As used in this subsection, each ‘list’ shall include the names of at least three individuals for each applicable vacancy. The terms of office of the members of the Board first taking office shall expire as designated by the President at the time of nomination; five at the end of the second year; five at the end of the fourth year;and six at the end of the sixth year. The term of office of the Chairman of such Board shall be six years. Members, including the Chairman, may be appointed to an additional term of six years, in the same manner as the original appointment. Successors to members of such Board shall be appointed in the same manner as the original members and shall have terms of office expiring six years from the date of expiration of the terms for which their predecessors were appointed. Any individual appointed to fill a vacancy occurring prior to the expiration of any term of office shall be appointed for the remainder of that term. Beginning 45 days after the date of incorporation of the Board, six members of such Board shall constitute a quorum for the transaction of any function of the Board.

(c) Compulsory powers. – Unless otherwise provided by the Congress, the Board shall have no compulsory powers.

(d) Termination. – The Board shall cease to exist when the Congress, by law, determines that its mission has been accomplished.

-*-

◆ **Problems and tasks**
A – Answer these questions from the Board provisions:
(i) How long is the term of office of the Chairman of the Board?
(ii) How many members constitute a quorum beginning 45 days after the Board's incorporation?
(iii) When does the Board cease to exist?
B – In the Board provisions, rename "Congress" to "Legislature" and write out the text between "(c) Compulsory powers." and "has been accomplished.", inclusive.

◆ **Provided information**
-*-

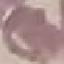

Summary:
  - Malaria status: uninfected
  - Capture: smartphone through the microscope eyepiece
  - Stain: Giemsa
  - Image type: cell patch, automatically extracted from a larger field of view and resized to 64 × 64 pixels
  - Preparation: thin smear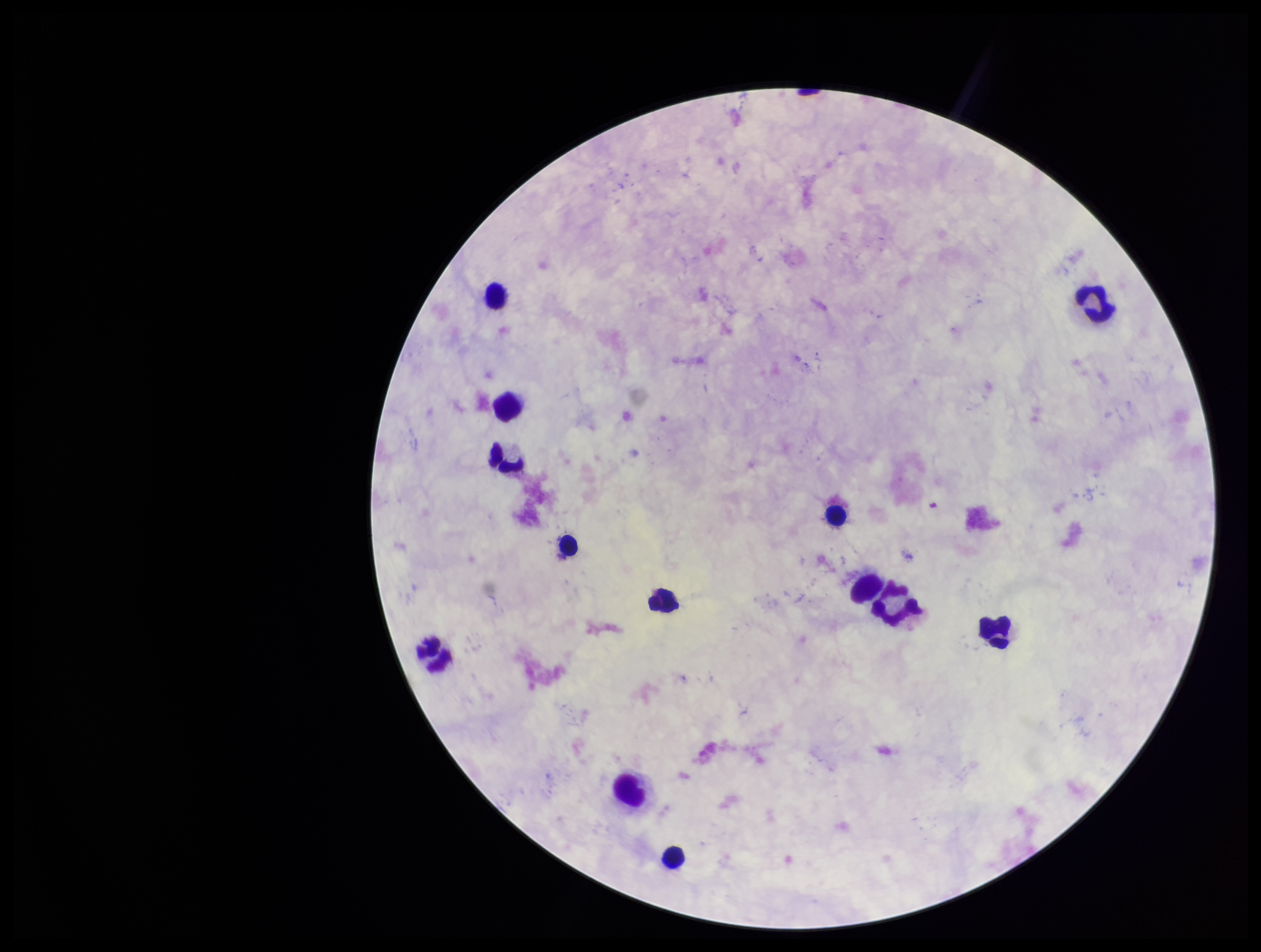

-*-

◆ **Answers to the exercises**
A –
(i) Six years.
(ii) Six members.
(iii) When the Congress, by law, determines that its mission has been accomplished.

B –
(c) Compulsory powers. – Unless otherwise provided by the Legislature, the Board shall have no compulsory powers.

(d) Termination. – The Board shall cease to exist when the Legislature, by law, determines that its mission has been accomplished.